ANSA/ALESSANDRO DI MARCO

(di Patrizia Maciocchi – ilsole24ore.com) – La Cassazione ha respinto ilricorso dell’ex sindaca di Torino Chiara Appendino e dell’ex capo di Gabinetto Paolo Giordana per rivedere al ribasso la condanna a un anno, cinque mesi e 23 giorni di reclusione per disastro, omicidio e lesioni plurime,tutte colpose. Una pena che era stata ricalcolata – rispetto ai 18 mesi – a gennaio 2025 dalla Corte di assise di Appello di Torino per i fatti di Piazza San Carlo, accaduti il 3 giugno 2017 durante la proiezione della finale di Champions League Juventus-Real Madrid quando un tentativo di rapina da parte di alcuni giovani, poi identificati e condannati, finì per generare il panico tra la folla, con un bilancio di più di 1.700 feriti e due persone morte.

L’entità della pena era stata rimodulata in considerazione delleremissioni di querela da parte di alcune parti offese, feriti di quella notte, sopravvenute nel corso dei vari gradi processuali. La richiesta di quantificare di nuovo la pena al ribasso era arrivata proprio dalla Suprema corte che, il 17 giugno scorso, aveva disposto un appello-bis limitato a un ricalcolo legato al fatto che i giudici di secondo grado di Torino, pur avendo prosciolto l’imputata dall’accusa di lesioni per dieci feriti, «non avevano ridotto la pena così incorrendo in una palese violazione del divieto di reformatio in peius». Nel resto la Cassazione aveva confermato la responsabilità per tutti i capi di imputazione.

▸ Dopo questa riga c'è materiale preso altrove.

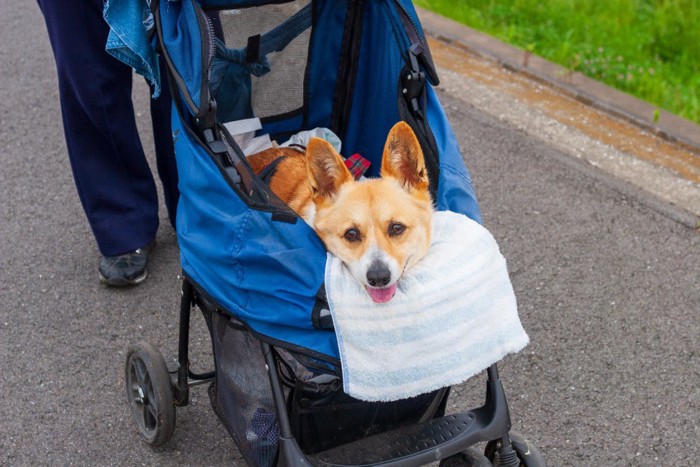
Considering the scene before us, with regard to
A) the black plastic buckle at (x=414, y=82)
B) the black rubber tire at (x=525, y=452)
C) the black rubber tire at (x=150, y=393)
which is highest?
the black plastic buckle at (x=414, y=82)

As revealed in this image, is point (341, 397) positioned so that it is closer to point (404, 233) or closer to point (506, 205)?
A: point (404, 233)

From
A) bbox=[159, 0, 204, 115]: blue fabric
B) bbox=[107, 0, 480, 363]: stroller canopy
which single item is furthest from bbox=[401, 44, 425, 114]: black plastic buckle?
bbox=[159, 0, 204, 115]: blue fabric

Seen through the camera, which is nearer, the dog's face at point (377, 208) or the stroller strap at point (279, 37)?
the dog's face at point (377, 208)

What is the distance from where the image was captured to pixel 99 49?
3262 millimetres

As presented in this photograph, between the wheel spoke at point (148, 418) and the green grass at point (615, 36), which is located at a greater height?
the green grass at point (615, 36)

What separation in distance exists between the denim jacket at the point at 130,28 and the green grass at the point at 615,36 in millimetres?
3683

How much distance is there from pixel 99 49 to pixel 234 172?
1.18m

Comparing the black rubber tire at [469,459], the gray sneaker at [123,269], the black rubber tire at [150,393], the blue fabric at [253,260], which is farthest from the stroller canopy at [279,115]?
the gray sneaker at [123,269]

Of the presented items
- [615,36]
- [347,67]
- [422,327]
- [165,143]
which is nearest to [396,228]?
[422,327]

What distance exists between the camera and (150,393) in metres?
2.97

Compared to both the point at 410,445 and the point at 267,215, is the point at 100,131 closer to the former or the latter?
the point at 267,215

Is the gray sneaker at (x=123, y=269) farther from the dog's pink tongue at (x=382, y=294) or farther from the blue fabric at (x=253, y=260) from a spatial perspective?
the dog's pink tongue at (x=382, y=294)

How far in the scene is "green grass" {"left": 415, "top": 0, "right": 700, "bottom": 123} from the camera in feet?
18.3

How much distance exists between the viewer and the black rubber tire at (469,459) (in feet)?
8.30
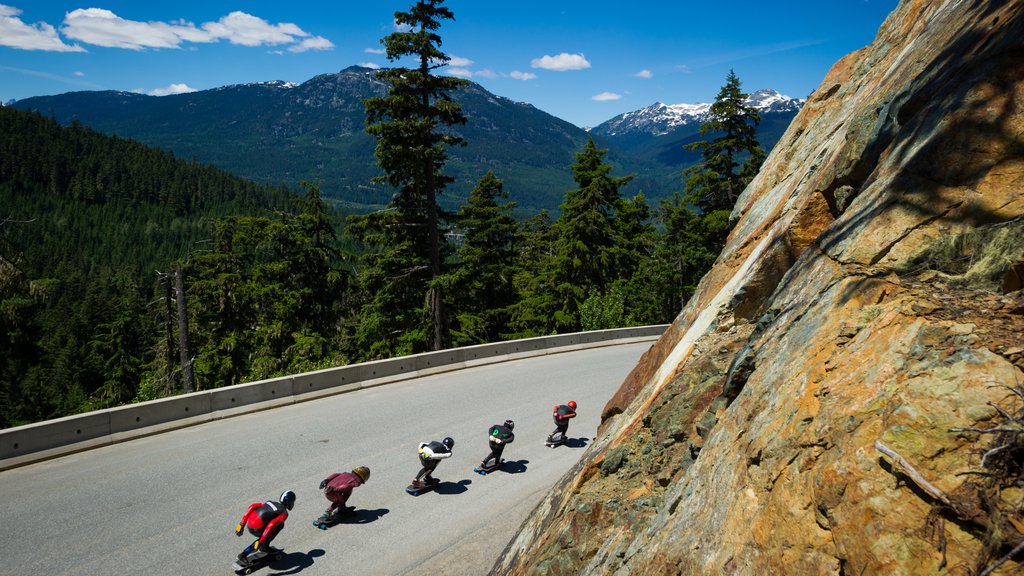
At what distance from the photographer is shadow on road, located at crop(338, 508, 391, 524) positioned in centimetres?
838

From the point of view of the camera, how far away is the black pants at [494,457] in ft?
32.9

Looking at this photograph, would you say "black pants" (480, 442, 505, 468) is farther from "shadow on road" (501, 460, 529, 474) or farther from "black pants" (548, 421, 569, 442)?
"black pants" (548, 421, 569, 442)

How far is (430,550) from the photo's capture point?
7828mm

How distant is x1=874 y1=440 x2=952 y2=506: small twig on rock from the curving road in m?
6.10

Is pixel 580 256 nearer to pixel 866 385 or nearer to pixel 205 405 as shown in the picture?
pixel 205 405

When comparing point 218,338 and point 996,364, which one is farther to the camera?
point 218,338

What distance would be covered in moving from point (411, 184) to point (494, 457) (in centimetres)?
1539

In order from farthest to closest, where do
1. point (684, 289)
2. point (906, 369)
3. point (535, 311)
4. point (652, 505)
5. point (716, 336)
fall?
point (684, 289), point (535, 311), point (716, 336), point (652, 505), point (906, 369)

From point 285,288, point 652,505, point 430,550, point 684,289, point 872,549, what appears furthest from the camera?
point 684,289

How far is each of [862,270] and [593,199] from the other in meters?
31.0

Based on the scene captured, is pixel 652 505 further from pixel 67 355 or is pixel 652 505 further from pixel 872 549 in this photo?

Il ricalcolo della Corte d’assise d’Appello

I giudici di legittimità, nel respingere il ricorso, hanno dunque avallato la sentenza della Corte d’assise d’Appello che aveva lasciato inalterata la pena base, fissata in due anni e tre mesi di reclusione, con riferimento al reato di disastro colposo; la riduzione per le circostanze attenuanti generiche nella misura di un terzo, tale da determinare una riduzione della pena base a un anno e sei mesi di reclusione; l’aumento di sei mesi di reclusione per i due omicidi colposi e la riduzione di un terzo per il rito. È stato invece modificato il segmento relativo all’aumento di pena per i reati di lesioni colpose, ridotto da tre mesi di reclusione a due mesi e venti giorni di reclusione. Questo perché l’aumento di pena per le lesioni colpose – fissato in primo grado avendo per centotrentasette persone offese – era rimasto inalterato in appello nonostante l’intervenuta remissione di querela da parte di dieci delle precisate persone offese. Ed era stato oggetto dell’annullamento con rinvio da parte della Cassazione.